■ 演習問題
(a) 能登の聖地巡礼に関する文章を読み、次の問いに答えてください。
(i) 作中で主人公が飛ばされた研究施設は、どこにあると書かれていますか。
(ii) 能登鹿島駅は、どのような別名を持っていますか。
(iii) 大塚さんが守田くん愛用のパソコンと実験ノートを隠した場所はどこですか。
(b) 能登の聖地巡礼に関する文章の続きを、最後の文の後から書き進めてください。

■ 読解用抜粋
皆さんこんにちは!
今回はいわゆる“聖地巡礼”の旅を、地元民がナビゲートします。
“恋文の技術(森見登美彦先生)”は主人公が京都から遠く離れた能登にある研究施設に飛ばされてしまったという設定のお話。
地元民なら思わず反応してしまう実在の地名や店名がどんどん出てくるので、それらを実際に周り、豆知識とともにご紹介。
聖地巡礼を計画している方も能登は遠くていけないな…という方もぜひご覧ください(^^)
何が何でもここは行ってほしい3選! |
(1)能登鹿島駅
“今の俺に見えるものは、山と海の間を静かに駆け抜ける能登鉄道。無人の能登鹿島駅。春の陽射しをうけて、おだやかにきらめく七尾湾。”(p.17)
“「のとかしま」駅で、のと鉄道の写真をとったので、いっしょにおくります。さくらのトンネルがすごいでしょう。”(p.69)
まずは主人公の守田くんが通う実験所の最寄り駅・能登鹿島駅です。こんなに可愛い駅で乗り降りしてたんですね。
出版当時の駅舎はピンク色ではなく白色だったかもしれませんが、大正チックな駅舎は何色でも可愛いです。
能登さくら駅の別名を持つ桜の名所でもあります。
※駅について詳しくはこちらの記事もご覧ください。
おだやかにきらめく駅前の七尾湾はこちら。
なんと野生のイルカが顔をだすこともあるそうです!(上記の記事に登場してくれたさとうさんが教えてくれました)
特に電車で通勤している人たちからの目撃情報が多いそうで、なんて贅沢な通勤ルートなんでしょう。
私も朝からイルカを見ながら通勤したいものです。
駅前にはポストが(ちょうど集荷のお時間でした。お疲れ様です)。
守田くんも通勤ついでにここから投函したこともあったかもしれませんね。
大塚さん(大学の研究室の女王)が守田くん愛用のパソコンと実験ノートを隠してしまったのが駅舎内でした。
ここには能登ゆかりの書籍が置いてあって、もちろん恋文の技術も1冊置いてありました。

■ 収集データ
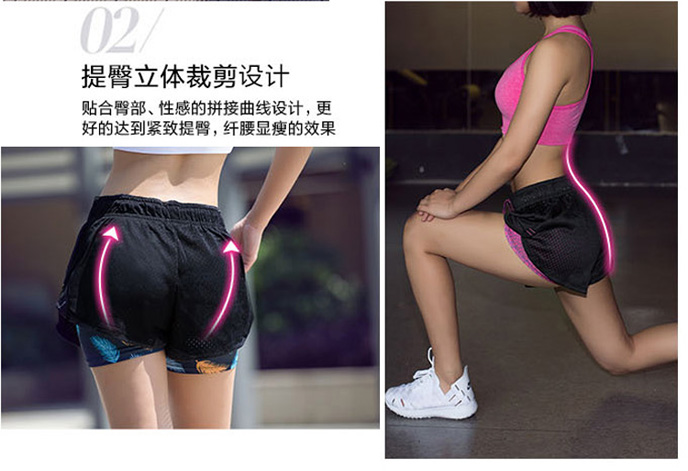 Thể thao chuyên nghiệp quần short nữ giả hai mảnh quần short tập thể dục mùa hè khô nhanh thở căng yoga quần chống ánh sáng chạy quần thể thao nữ ống rộng
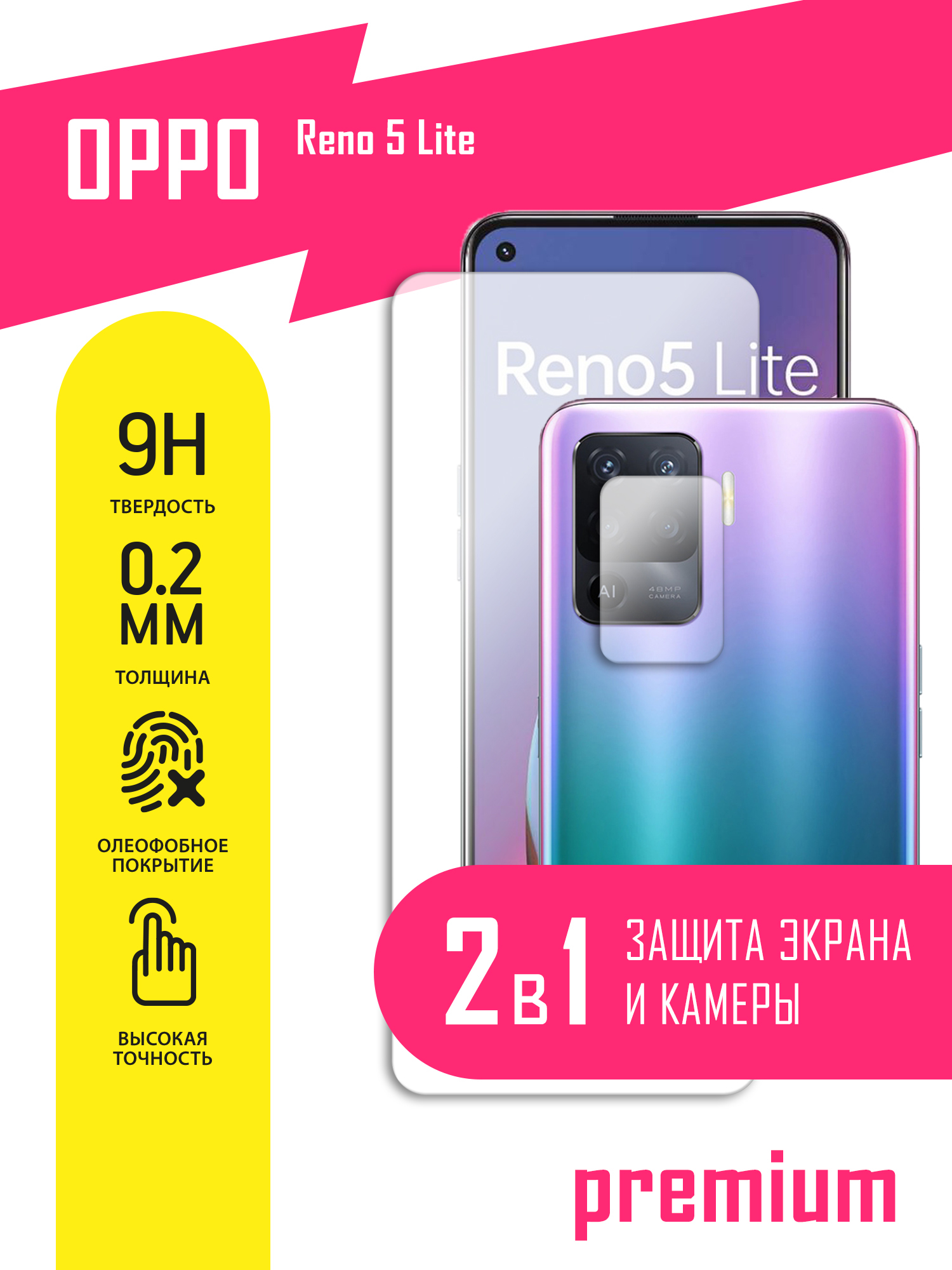 Защитное стекло для OPPO Reno 5 Lite, Оппо Рено 5 Лайт на экран и камеру,  гибридное (гибкое стекло) с олеофобным покрытием и без рамки - купить с  доставкой по выгодным ценам в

■ 解答例
(a)
(i) 京都から遠く離れた能登
(ii) 能登さくら駅
(iii) 能登鹿島駅の駅舎内

(b)
七尾駅から更にのと鉄道に乗り換えて行く必要があるので遠いですが、皆さんも守田くんの通勤ルートをぜひ体験してみてください!
(2)七尾駅
“これで最後になるだろうと思って、七尾駅前のミスタードーナツに寄った。珈琲を飲みながらおまえの手紙をもう一度読み、ひとり淋しく赤面した。”(p.223)
“今日は守田が京都に帰るというから、用事ついでに七尾駅まで見送りに行ってやった。”(p.293)
守田くんが住んでいたアパートの最寄り駅、そして京都へ帰るサンダーバードの始発駅。
このミスタードーナツでお手紙を書いたり読んだりしてたんですね。
近くにオシャレカフェもいくつかあるのにミスタードーナツを選ぶところが可愛いです。
まみやくんへのお手紙に登場した駅前の塾はこちら。
塾を見かけるたびにまみやくんのことを思い出していたかもしれません。
(3)のとじま水族館
“明日は能登島水族館のイルカに会いに行く。イルカはガラス越しではあるが、俺の一切を黙って受け入れてくれる。彼女だけが俺の心の支えだ。”(p.27)
“大塚さんが研究室の後輩たちに「守田君は能登島水族館の雌イルカとねんごろになっている」と根も葉もないことを吹聴し、”(p.316)
守田くんが癒やしを求めてイルカに会いに行っていた水族館。日本最大級のトンネル水槽やジンベエザメが見どころ!
手を伸ばせば届きそうな距離でイルカが見られます。ここでイルカと会話していたのかな?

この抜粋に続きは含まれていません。